I get a little irrational about head injuries



Tonight, I was hanging in bed with Max and Sabrina, reading books. It was twilight and rainy outside, and it was so nice to cuddle up with them and read the Olivia Forms A Band book Sabrina had gotten at the library. Then Max decided he wanted to look out the window. Sabrina ran to the other side of the bed; she wanted to help him down. And suddenly, before I could stop her, she grabbed his legs and pulled him off the bed. Max body-slammed onto the floor. It all happened so fast.

I shrieked and ran over to Max, who was sobbing. Sabrina started sobbing, too, because I scared the heck out of her.

Max cried for a good five minutes. Once he stopped, I peered into his eyes to see if his pupils were enlarged, a sign of a concussion. They seemed normal. I asked him to point to where it hurt, and when he gestured at his head I felt a little sick. Sabrina kept sobbing, and I also felt awful about having freaked her out. As I held Max I explained that I shouted because I got scared that Max was hurt, and that I knew it wasn't her fault and that Max was OK, and she calmed down. "Max, you're OK, you're OK," I crooned as I rocked him back and forth, fervently hoping that he really was.

After I put them to bed, I looked up The Mayo Clinic's list of concussion symptoms. I felt comforted seeing them, even though I know them well. I have called the pediatrician several times over the years when Max has fallen and hit his head. Ironically, he's tended to fall more often than typical kids because of his brain injury. Since his balance is pretty decent these days it's not as much of an issue but when he was learning to walk, he'd conk his head a lot. At one point, we had him wearing a helmet.

I got a little distracted because the Mayo Clinic site lists slurred speech as a symptom and I was like, um, that is what Max sounds like all the time.
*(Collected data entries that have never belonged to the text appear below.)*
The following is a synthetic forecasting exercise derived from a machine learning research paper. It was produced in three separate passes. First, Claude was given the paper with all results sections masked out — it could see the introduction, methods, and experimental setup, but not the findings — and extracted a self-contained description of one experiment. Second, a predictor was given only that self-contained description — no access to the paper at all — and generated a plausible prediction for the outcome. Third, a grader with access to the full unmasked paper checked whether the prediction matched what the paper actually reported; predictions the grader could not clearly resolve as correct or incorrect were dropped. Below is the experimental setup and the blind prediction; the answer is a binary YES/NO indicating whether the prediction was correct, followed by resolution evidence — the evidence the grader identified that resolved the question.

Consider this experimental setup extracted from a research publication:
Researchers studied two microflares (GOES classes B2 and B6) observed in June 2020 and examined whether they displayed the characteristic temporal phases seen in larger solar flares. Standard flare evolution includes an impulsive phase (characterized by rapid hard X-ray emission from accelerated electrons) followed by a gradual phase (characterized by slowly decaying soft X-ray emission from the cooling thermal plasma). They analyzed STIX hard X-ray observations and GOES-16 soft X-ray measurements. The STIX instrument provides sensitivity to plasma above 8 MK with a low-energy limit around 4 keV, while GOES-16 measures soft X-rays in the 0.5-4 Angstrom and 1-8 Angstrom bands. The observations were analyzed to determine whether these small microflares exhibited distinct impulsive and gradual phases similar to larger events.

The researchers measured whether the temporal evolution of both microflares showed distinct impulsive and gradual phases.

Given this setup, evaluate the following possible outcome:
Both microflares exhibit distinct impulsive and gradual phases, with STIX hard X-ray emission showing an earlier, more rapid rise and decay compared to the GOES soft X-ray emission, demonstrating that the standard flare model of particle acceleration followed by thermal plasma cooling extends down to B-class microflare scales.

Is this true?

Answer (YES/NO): YES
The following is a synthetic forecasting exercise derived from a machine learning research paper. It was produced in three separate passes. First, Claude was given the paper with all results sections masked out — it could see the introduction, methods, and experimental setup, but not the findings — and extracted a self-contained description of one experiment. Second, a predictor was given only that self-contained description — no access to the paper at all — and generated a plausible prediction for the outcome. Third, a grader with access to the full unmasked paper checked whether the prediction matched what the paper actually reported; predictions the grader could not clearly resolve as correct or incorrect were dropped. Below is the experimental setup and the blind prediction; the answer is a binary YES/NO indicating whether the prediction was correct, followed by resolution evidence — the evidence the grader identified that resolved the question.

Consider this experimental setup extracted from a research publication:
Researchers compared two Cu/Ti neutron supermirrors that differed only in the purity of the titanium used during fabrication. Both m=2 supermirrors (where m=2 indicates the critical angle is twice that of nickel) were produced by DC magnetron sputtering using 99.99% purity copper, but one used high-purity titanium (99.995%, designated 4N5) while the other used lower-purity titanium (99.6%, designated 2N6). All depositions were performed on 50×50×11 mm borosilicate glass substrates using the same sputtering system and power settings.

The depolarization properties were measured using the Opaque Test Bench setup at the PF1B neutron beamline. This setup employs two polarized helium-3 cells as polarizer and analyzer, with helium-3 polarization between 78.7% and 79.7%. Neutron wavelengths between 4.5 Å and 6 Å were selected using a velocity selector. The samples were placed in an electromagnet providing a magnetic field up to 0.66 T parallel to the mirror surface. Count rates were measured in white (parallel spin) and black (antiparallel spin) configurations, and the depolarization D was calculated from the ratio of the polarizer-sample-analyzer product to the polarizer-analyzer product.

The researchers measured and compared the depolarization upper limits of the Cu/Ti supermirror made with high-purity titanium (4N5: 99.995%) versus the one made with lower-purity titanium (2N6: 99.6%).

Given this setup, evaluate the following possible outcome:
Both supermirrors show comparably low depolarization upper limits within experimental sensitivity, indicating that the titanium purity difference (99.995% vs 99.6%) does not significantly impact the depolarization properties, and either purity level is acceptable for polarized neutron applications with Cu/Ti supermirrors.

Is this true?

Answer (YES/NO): YES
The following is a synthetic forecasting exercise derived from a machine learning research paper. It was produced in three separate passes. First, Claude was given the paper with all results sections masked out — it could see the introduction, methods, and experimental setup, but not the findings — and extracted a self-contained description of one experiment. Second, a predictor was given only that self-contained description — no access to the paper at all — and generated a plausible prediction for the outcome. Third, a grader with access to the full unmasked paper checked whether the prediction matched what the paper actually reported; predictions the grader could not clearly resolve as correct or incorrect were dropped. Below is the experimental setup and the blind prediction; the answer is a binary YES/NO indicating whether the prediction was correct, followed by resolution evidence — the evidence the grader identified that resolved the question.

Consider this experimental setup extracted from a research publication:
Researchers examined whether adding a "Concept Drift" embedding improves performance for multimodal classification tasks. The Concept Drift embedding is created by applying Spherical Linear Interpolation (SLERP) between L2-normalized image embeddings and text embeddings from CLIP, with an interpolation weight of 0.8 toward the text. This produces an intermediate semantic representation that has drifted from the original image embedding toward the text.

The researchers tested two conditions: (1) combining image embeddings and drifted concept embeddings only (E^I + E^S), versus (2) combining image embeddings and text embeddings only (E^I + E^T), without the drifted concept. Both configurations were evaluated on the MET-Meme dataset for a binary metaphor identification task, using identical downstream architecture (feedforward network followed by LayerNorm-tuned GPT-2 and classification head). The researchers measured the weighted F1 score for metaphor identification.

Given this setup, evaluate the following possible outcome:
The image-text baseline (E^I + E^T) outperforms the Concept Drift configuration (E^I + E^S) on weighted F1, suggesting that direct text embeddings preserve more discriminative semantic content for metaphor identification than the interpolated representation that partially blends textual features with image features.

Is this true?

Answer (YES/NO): NO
But then I scrolled down and they had the specific symptoms for head injury in children: listlessness, irritability, change in eating or sleeping patterns, loss of balance. So far, Max is OK. He went to sleep with his usual cheerful demeanor, although I keep checking on him.

I am still feeling shaky. Dave is away on business, so it's me and the kids. I just downed ten mini Toblerone chocolates in a row, straight-up stress eating.

I am not a person who typically freaks out during crises, and this I know because I have had to deal with two different seizures Max had, the first a gigantic grand mal when he was one-and-a-half that lasted even after he got to the hospital and the medicine they gave wasn't strong enough, the second a smaller one last spring. Both times I immediately dialed 911, told the dispatcher what was going on and Max's history, talked with the police when they got to the house a few minutes later. I handled it OK, though it was awful.

But tonight, the sight of my child potentially suffering a head injury unhinged me. Completely. It was as if, in a matter of seconds, the repressed fears I have about Max came out of their hiding spots in my head and amassed themselves in my chest into a ball of terror. My concern about a head injury isn't irrational—but the intense reaction it triggers is. I have a feeling this isn't uncommon among parents who have been through an NICU trauma.

I am off to check on Max again, poor little guy.